Trade show preserves relevance despite smaller number of exhibitors

by Jean-François Tremblay
April 23, 2007 | A version of this story appeared in Volume 85, Issue 17

Credit: Jean-François Tremblay/C&EN
Credit: Jean-François Tremblay/C&EN

The third ChemSpec India trade show took place on April 18-19 in the Indian business hub of Mumbai. The trade fair for sellers and buyers of fine and specialty chemicals attracted a diverse domestic and international audience who appeared satisfied with the event despite its being smaller than last year's.

In a comment representative of the reactions of many exhibitors at the show, Pankaj Kapoor, president of acetyls, ethanol, and specialty gases at Jubilant Organosys says, "There is less of a crowd this year, but the discussions are more substantial."
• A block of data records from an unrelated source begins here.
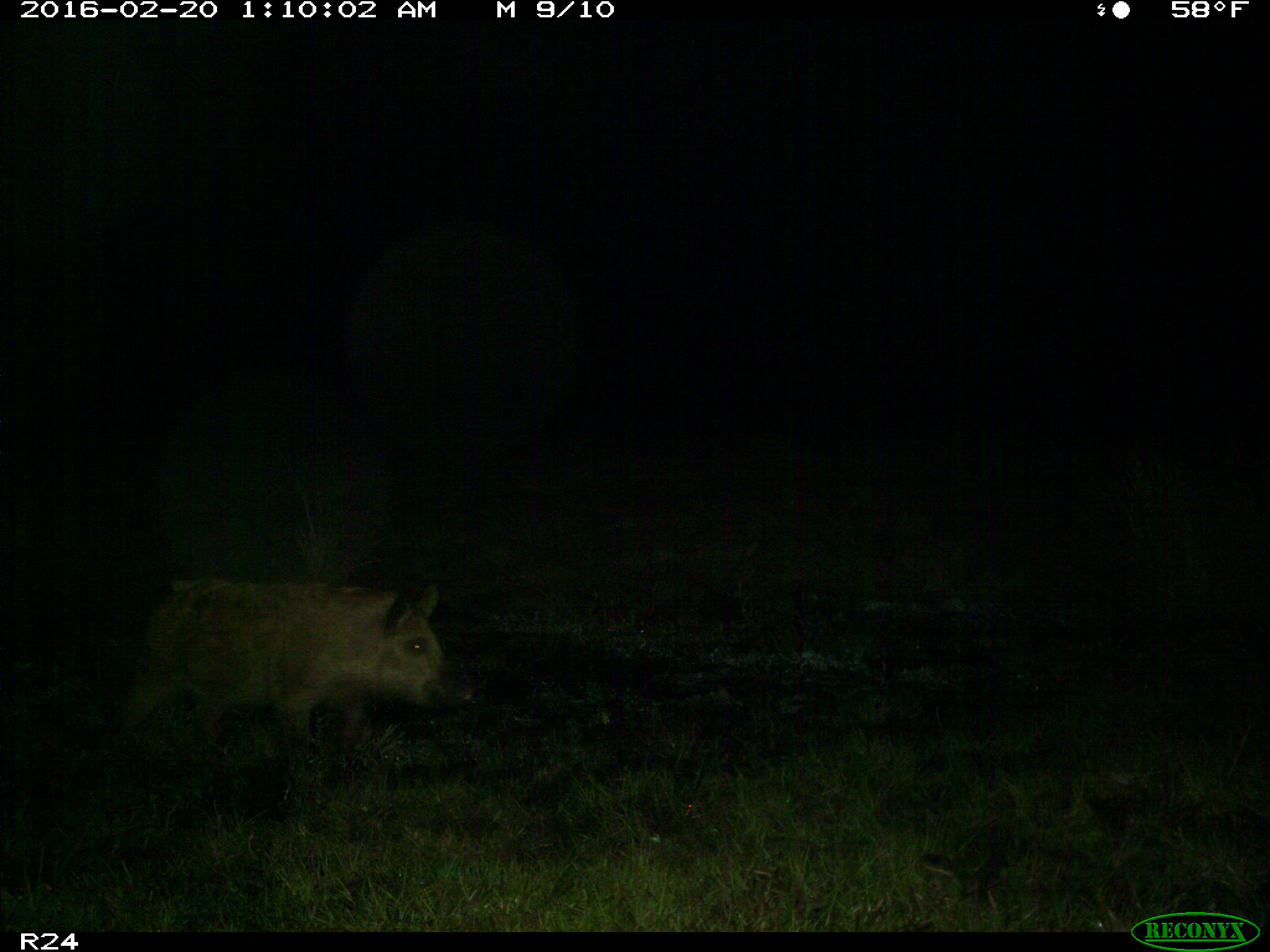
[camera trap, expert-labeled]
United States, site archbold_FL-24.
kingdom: Animalia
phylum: Chordata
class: Mammalia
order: Artiodactyla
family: Suidae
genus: Sus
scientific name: Sus scrofa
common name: wild boar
Sus scrofa (wild boar).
Ravi Raghavan, the editor of the Indian magazine Chemical Weekly, which was cohosting the trade show, says there were 2,000 exhibitors occupying 220 stands this year. Last year, 3,200 exhibitors showed their wares in 290 stands. Attendance numbers for the whole show were not available at press time, but Raghavan says that nearly 5,000 visitors showed up on the first day, whereas 8,500 came over two days last year.

The show's smaller size was largely due to increased competition from other trade fairs, Raghavan says. In particular, he notes that the pharmaceutical ingredients trade show CPhI India was held for the first time last December. "I am not surprised we had fewer booths," Raghavan says.
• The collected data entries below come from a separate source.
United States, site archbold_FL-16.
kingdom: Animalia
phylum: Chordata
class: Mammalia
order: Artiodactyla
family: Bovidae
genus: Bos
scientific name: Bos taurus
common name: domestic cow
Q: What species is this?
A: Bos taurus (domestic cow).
Companies from China accounted for about one-third of the exhibitors. Isabel Dong, a project manager for China Council for the Promotion of International Trade, says Chinese fine chemicals producers are curious about the Indian market. In recent years, she says, Indian pharmaceutical producers have been buying more and more chemicals from China.

But many Chinese fine chemicals producers selling to India still don't have a reliable agent to represent them in the country, she says. She further notes that being insufficiently familiar with India can be costly. Chinese companies, she says, have at times shared confidential pricing information with their competitors in India, mistaking them for potential customers.